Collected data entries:
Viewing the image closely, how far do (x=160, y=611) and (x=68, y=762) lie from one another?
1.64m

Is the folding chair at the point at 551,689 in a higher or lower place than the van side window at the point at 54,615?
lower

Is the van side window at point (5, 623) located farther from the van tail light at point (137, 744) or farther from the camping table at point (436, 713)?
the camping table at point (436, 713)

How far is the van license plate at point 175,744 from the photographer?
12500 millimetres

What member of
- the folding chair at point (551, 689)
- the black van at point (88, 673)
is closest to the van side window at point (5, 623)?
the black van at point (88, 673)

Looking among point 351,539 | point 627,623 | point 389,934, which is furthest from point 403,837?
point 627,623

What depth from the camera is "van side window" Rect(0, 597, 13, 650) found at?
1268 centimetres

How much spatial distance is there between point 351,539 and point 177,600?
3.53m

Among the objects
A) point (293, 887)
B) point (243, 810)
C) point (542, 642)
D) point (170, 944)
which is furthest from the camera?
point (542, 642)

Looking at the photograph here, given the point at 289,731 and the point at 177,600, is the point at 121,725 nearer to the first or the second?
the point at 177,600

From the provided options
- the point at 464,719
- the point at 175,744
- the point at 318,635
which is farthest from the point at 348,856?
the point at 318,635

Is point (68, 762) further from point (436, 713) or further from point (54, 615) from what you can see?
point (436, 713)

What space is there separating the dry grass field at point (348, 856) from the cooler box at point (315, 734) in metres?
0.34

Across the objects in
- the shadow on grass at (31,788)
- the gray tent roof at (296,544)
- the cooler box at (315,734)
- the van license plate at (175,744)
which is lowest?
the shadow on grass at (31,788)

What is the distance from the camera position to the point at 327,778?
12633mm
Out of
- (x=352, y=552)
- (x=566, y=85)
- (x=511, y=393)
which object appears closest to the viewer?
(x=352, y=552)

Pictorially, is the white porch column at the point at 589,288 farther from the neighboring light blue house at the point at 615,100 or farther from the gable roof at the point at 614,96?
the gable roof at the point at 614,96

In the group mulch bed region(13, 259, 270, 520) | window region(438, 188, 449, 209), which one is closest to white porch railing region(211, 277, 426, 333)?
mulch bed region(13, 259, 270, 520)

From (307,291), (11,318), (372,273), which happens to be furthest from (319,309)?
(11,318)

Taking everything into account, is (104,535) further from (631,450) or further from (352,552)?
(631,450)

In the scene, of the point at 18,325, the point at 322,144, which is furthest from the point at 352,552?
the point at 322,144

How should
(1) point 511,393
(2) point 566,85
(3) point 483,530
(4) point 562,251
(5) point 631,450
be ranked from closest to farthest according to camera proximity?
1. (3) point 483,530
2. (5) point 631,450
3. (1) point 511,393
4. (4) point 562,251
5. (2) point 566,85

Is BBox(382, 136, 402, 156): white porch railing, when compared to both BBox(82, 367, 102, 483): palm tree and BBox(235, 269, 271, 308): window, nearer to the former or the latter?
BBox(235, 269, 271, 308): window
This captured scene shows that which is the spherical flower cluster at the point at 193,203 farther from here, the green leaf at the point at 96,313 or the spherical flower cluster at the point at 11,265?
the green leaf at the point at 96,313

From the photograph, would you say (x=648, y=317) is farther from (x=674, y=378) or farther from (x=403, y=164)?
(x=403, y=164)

**Work instructions:** Print again each line of the listing above, exactly as it appears.

**Reply to the task:**
Viewing the image closely, how far do (x=160, y=611) and (x=68, y=762) lie from one another?
1.64m

Is the folding chair at the point at 551,689 in a higher or lower place than the van side window at the point at 54,615?
lower

Is the van side window at point (5, 623) located farther from the van tail light at point (137, 744) or farther from the camping table at point (436, 713)?
the camping table at point (436, 713)

How far is the van license plate at point 175,744 from the photographer?
12500 millimetres

What member of
- the folding chair at point (551, 689)
- the black van at point (88, 673)
is closest to the van side window at point (5, 623)?
the black van at point (88, 673)

Looking among point 351,539 | point 627,623 | point 389,934, which is furthest from point 403,837?
point 627,623

What depth from the camera is "van side window" Rect(0, 597, 13, 650) found at?
1268 centimetres

How much spatial distance is there between point 351,539 and point 177,600?
3.53m

Among the objects
A) point (293, 887)
B) point (243, 810)
C) point (542, 642)
D) point (170, 944)
which is furthest from the camera?
point (542, 642)

Looking at the photograph here, given the point at 289,731 and the point at 177,600, is the point at 121,725 nearer to the first or the second?
the point at 177,600

From the provided options
- the point at 464,719
- the point at 175,744
- the point at 318,635
which is farthest from the point at 348,856?
the point at 318,635

Is point (68, 762) further from point (436, 713) or further from point (54, 615) from what you can see?
point (436, 713)

What space is there separating the dry grass field at point (348, 856) from the cooler box at point (315, 734) in metres?
0.34

Across the objects in
- the shadow on grass at (31,788)
- the gray tent roof at (296,544)
- the cooler box at (315,734)
- the van license plate at (175,744)
which is lowest?
the shadow on grass at (31,788)

What is the distance from the camera position to the point at 327,778?
12633mm
Out of
- (x=352, y=552)
- (x=566, y=85)
- (x=511, y=393)
which object appears closest to the viewer?
(x=352, y=552)

Pictorially, is the white porch column at the point at 589,288 farther from the neighboring light blue house at the point at 615,100 or farther from the gable roof at the point at 614,96?
the gable roof at the point at 614,96

In the group mulch bed region(13, 259, 270, 520) | window region(438, 188, 449, 209), which one is closest to white porch railing region(211, 277, 426, 333)?
mulch bed region(13, 259, 270, 520)

From (307,291), (11,318), (372,273), which happens to be furthest from (319,309)?
(11,318)

Taking everything into account, is (104,535) further from (631,450) or further from (352,552)?
(631,450)

In the scene, of the point at 18,325, the point at 322,144, which is furthest from the point at 352,552?
the point at 322,144

How should
(1) point 511,393
(2) point 566,85
(3) point 483,530
(4) point 562,251
(5) point 631,450
be ranked from closest to farthest according to camera proximity?
1. (3) point 483,530
2. (5) point 631,450
3. (1) point 511,393
4. (4) point 562,251
5. (2) point 566,85

Is BBox(382, 136, 402, 156): white porch railing, when compared to both BBox(82, 367, 102, 483): palm tree and BBox(235, 269, 271, 308): window, nearer to the former or the latter?
BBox(235, 269, 271, 308): window
This captured scene shows that which is the spherical flower cluster at the point at 193,203 farther from here, the green leaf at the point at 96,313 or the spherical flower cluster at the point at 11,265?
the green leaf at the point at 96,313

From the photograph, would you say (x=648, y=317) is farther from (x=674, y=378) or farther from (x=403, y=164)?
(x=403, y=164)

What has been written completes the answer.